## Do this:
Turn the lines below into a numbered list, starting at the line that contains "Is pixel 293" and running to the end of the lines. Skip blank lines.

## Dataset extract:
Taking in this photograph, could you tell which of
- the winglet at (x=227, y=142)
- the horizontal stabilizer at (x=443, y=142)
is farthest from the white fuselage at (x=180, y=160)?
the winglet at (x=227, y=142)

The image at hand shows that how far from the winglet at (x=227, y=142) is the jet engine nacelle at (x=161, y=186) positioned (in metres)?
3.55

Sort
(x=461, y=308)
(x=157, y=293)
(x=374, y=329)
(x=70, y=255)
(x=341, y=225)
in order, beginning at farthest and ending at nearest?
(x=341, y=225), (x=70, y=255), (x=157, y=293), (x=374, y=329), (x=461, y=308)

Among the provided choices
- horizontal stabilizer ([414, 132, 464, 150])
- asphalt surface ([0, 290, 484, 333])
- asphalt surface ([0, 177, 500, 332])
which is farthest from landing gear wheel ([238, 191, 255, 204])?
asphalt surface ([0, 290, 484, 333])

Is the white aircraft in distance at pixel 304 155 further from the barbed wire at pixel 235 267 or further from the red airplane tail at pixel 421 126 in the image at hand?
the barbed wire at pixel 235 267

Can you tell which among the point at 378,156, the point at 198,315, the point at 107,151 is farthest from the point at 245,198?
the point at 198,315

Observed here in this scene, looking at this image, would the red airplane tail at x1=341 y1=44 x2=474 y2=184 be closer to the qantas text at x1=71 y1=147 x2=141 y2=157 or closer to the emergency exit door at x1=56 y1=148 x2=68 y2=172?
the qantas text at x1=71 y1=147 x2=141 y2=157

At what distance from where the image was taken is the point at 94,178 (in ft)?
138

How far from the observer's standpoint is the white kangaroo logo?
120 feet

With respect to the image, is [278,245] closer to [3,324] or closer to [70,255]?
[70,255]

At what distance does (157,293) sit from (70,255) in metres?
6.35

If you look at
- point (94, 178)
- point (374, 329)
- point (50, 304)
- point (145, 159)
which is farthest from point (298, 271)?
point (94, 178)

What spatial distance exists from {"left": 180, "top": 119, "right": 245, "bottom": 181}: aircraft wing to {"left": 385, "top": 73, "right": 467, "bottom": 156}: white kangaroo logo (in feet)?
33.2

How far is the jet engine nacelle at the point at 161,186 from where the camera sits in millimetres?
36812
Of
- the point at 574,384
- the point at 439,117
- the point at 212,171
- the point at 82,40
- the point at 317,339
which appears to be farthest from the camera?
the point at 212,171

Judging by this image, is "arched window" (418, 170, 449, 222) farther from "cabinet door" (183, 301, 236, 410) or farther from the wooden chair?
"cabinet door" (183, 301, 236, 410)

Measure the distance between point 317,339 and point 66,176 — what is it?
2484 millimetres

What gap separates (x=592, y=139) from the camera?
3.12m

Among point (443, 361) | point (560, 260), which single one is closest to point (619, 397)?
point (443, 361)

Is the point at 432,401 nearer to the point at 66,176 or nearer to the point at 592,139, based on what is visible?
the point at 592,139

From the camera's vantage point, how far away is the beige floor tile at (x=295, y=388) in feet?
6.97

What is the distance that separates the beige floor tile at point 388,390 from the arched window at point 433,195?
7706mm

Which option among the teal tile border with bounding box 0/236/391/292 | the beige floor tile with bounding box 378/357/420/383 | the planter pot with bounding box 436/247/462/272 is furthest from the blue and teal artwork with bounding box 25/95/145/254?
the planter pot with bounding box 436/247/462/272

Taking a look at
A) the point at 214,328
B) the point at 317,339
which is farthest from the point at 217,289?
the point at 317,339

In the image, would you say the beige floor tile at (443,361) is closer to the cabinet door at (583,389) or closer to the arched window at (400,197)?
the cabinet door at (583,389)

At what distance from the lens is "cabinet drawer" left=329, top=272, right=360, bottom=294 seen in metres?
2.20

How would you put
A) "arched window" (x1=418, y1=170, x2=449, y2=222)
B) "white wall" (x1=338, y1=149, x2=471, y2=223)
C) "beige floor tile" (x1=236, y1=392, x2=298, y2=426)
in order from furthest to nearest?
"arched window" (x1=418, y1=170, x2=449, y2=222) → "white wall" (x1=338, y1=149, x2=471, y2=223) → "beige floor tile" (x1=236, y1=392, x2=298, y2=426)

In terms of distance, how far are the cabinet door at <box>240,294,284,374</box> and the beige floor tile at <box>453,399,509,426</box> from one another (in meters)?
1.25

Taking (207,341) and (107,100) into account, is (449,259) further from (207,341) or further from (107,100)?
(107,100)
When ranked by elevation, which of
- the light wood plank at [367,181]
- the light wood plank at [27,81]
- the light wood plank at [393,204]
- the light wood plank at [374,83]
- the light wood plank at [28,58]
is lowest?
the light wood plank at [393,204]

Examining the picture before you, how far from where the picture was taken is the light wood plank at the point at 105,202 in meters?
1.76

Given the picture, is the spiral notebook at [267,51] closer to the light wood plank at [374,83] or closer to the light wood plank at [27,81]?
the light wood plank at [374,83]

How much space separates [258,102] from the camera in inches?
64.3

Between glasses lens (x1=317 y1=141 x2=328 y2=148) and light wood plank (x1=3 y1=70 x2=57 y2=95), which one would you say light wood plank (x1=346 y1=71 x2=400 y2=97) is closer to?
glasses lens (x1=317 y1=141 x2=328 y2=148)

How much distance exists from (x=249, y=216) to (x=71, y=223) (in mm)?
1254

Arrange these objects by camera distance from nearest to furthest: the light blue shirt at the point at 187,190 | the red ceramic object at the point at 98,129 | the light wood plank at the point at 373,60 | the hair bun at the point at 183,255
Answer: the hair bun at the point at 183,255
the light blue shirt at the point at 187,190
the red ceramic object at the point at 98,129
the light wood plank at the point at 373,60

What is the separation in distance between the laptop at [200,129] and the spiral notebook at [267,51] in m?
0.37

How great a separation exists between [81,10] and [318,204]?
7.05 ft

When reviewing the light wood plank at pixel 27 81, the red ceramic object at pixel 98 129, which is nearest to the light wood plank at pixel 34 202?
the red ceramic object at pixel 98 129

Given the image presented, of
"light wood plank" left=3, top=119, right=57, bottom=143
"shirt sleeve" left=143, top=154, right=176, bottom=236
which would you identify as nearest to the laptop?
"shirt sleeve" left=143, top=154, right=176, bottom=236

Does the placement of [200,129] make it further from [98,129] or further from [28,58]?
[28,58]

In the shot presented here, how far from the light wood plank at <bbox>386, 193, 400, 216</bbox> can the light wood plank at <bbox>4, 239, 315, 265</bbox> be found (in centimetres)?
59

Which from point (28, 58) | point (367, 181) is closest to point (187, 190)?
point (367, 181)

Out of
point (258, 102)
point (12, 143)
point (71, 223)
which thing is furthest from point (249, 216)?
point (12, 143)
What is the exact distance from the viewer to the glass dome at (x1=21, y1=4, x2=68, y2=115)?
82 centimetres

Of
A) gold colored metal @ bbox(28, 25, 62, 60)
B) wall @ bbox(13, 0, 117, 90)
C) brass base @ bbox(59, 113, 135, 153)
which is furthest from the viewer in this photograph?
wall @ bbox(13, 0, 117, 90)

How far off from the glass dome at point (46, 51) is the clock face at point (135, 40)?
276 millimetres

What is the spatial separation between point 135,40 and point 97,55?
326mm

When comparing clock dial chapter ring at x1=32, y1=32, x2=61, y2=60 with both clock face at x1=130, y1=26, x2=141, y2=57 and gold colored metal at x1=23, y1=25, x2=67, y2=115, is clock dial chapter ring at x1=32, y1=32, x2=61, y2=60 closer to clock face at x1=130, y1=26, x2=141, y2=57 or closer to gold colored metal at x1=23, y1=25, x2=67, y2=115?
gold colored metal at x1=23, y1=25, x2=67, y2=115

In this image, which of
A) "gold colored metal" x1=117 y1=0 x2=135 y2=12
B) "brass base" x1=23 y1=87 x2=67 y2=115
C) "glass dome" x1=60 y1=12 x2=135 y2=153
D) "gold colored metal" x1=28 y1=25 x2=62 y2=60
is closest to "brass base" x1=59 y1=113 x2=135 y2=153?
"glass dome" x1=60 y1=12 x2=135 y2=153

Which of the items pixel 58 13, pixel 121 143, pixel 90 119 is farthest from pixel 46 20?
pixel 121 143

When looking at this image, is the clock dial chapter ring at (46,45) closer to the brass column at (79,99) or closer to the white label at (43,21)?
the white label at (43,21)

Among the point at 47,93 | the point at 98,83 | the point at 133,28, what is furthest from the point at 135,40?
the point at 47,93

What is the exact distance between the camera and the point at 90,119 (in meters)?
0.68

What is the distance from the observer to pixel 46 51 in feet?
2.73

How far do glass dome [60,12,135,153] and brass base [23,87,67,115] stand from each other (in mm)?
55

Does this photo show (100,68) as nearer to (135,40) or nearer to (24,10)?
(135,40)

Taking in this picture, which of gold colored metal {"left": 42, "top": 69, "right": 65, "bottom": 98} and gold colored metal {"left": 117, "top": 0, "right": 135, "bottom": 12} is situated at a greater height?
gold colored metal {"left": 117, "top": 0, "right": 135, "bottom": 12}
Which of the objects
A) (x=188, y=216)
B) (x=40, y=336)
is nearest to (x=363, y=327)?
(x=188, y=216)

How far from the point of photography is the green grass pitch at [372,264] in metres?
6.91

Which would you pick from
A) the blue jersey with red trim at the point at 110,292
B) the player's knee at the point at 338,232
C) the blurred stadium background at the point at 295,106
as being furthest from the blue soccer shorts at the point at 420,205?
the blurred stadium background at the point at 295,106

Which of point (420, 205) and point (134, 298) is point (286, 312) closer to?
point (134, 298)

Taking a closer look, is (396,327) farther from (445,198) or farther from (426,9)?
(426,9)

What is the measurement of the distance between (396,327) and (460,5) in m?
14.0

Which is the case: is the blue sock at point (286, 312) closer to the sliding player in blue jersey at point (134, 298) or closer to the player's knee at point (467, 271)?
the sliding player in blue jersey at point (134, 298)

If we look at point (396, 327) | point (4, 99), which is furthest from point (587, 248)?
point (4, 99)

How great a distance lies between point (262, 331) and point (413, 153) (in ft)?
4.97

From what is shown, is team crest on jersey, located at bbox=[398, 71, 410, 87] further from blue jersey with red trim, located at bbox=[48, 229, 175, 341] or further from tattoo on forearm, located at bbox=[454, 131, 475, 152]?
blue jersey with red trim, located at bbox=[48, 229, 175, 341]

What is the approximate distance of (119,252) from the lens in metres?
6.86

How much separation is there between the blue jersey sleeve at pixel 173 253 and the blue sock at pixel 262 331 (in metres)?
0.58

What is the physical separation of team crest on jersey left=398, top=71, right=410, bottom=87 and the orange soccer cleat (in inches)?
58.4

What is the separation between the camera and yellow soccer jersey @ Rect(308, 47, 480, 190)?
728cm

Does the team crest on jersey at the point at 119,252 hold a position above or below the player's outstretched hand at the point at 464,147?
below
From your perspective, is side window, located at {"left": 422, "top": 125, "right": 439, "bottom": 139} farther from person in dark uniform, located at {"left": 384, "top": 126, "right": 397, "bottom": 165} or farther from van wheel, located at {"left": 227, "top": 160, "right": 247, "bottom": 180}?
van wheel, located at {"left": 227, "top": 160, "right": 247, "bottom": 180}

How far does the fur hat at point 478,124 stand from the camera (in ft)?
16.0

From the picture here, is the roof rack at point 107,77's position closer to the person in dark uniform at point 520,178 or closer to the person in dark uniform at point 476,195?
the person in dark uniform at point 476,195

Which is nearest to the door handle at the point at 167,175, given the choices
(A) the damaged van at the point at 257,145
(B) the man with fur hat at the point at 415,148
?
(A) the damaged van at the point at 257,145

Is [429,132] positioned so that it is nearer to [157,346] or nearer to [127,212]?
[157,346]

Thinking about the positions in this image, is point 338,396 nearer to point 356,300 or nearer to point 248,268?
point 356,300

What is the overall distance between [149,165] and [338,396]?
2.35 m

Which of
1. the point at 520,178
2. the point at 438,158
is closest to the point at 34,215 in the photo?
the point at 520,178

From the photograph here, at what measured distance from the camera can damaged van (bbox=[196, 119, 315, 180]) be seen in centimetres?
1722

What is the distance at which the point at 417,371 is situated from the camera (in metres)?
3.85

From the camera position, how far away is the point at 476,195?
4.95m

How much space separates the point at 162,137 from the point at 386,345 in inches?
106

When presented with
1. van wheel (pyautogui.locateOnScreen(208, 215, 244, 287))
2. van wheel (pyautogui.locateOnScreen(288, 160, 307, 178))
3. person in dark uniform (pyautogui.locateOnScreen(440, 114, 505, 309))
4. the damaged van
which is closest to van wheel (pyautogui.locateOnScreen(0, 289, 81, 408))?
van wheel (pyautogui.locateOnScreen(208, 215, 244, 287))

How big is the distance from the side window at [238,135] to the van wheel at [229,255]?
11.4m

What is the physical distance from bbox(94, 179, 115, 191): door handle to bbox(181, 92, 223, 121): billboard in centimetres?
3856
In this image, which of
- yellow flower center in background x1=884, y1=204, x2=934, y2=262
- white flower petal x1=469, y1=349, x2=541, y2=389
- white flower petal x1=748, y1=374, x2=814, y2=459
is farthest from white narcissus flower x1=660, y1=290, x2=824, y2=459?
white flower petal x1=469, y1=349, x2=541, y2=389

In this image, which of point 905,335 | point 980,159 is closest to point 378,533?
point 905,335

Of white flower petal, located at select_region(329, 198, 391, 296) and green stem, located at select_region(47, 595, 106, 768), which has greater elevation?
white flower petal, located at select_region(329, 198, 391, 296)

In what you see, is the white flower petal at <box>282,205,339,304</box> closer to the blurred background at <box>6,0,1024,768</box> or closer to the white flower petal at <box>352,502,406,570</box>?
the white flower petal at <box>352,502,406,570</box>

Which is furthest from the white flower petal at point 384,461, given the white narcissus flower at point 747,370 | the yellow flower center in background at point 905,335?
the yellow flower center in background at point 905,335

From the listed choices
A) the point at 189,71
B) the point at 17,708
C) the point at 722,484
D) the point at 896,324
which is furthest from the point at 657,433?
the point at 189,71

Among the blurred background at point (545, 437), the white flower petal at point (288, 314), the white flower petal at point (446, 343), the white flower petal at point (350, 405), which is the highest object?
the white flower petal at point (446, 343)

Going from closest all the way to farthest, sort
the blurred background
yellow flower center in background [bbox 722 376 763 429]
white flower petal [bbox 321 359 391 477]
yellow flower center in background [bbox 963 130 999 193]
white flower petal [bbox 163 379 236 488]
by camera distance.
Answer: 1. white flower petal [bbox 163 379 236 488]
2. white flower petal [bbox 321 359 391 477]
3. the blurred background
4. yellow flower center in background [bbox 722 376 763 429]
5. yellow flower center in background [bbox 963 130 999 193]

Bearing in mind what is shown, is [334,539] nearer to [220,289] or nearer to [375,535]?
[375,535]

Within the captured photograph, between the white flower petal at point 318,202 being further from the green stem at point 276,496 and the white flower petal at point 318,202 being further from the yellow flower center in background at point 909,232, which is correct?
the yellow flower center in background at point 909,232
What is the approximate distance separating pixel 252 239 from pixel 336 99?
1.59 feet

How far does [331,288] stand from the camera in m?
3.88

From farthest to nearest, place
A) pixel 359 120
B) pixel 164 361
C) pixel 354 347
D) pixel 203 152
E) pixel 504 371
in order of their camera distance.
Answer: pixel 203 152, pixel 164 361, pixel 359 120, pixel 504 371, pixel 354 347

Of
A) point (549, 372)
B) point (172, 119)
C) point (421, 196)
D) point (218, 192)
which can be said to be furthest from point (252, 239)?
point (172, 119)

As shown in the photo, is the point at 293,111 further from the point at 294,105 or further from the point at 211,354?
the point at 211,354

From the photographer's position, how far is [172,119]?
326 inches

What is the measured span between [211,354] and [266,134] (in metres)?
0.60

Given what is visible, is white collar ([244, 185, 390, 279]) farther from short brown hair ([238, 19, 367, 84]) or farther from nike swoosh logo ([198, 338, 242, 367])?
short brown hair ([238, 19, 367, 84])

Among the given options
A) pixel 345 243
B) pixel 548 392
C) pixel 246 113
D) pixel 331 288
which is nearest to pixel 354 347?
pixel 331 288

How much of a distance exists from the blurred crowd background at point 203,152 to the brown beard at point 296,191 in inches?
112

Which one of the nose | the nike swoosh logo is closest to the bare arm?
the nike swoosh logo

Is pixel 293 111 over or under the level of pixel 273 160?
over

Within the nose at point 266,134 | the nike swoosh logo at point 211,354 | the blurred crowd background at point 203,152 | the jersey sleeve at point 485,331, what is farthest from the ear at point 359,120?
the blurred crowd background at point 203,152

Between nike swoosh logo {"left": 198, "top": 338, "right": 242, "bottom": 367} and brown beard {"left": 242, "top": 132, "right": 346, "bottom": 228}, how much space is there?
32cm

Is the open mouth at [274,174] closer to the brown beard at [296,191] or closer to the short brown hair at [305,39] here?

## Task result:
1. Is pixel 293 111 over or under the level of pixel 273 160?
2. over
3. Within the nose at point 266,134 | the nike swoosh logo at point 211,354 | the blurred crowd background at point 203,152 | the jersey sleeve at point 485,331, what is farthest from the ear at point 359,120?
4. the blurred crowd background at point 203,152
5. Between nike swoosh logo {"left": 198, "top": 338, "right": 242, "bottom": 367} and brown beard {"left": 242, "top": 132, "right": 346, "bottom": 228}, how much space is there?
6. 32cm
7. Is the open mouth at [274,174] closer to the brown beard at [296,191] or closer to the short brown hair at [305,39] here?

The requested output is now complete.